The exercise →
Please return each line of the material below that contains the word "riverbank".

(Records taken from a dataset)

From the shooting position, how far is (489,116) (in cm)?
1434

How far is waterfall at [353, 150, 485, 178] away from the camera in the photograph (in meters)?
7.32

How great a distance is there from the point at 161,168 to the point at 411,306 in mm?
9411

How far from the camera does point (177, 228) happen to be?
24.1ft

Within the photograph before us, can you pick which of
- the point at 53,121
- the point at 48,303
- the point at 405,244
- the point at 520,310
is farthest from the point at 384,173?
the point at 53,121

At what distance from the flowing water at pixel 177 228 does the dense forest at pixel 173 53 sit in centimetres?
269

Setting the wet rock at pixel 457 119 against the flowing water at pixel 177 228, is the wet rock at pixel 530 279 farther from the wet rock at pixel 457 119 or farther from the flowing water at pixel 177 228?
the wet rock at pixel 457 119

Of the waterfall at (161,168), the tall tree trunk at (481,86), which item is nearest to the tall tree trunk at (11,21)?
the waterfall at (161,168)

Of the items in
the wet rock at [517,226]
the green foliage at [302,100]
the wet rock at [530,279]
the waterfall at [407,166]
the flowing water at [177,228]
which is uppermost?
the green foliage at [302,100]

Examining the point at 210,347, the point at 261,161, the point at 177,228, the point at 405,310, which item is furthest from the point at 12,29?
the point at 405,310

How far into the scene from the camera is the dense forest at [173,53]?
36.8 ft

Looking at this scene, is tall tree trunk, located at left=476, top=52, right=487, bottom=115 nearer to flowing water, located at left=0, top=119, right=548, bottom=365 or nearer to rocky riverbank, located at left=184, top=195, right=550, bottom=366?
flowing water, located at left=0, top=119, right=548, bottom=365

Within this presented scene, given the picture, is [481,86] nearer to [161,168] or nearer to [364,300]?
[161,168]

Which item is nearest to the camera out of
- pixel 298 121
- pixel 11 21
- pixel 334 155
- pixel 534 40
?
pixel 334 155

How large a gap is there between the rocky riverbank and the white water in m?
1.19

...

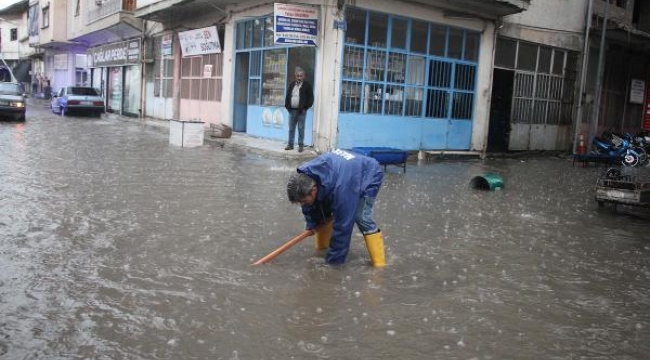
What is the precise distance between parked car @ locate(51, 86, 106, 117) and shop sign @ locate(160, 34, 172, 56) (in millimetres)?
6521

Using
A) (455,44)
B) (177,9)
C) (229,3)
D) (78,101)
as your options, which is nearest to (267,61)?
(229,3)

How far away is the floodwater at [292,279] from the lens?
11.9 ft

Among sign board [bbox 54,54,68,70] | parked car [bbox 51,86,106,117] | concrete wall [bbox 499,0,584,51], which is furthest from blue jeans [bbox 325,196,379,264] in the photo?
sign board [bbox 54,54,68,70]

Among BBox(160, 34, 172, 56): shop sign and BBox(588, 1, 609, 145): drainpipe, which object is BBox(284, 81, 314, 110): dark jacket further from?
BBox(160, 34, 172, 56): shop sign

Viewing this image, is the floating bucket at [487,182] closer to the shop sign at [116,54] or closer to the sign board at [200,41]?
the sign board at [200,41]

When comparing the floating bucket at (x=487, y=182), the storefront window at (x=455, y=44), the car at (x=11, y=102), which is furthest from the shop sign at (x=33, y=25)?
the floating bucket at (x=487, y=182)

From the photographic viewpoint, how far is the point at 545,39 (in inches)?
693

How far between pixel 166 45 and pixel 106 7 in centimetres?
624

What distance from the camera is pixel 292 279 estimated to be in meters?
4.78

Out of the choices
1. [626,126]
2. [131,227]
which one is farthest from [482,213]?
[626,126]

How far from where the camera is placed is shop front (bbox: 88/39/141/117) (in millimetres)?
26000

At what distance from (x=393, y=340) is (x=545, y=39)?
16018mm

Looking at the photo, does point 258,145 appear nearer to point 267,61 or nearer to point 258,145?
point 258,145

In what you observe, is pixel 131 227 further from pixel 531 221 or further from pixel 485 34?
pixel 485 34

Output →
Looking at this scene, is tall tree trunk, located at left=476, top=52, right=487, bottom=115 nearer to flowing water, located at left=0, top=119, right=548, bottom=365 or nearer to rocky riverbank, located at left=184, top=195, right=550, bottom=366?
How large a gap is there between the rocky riverbank and the white water in m?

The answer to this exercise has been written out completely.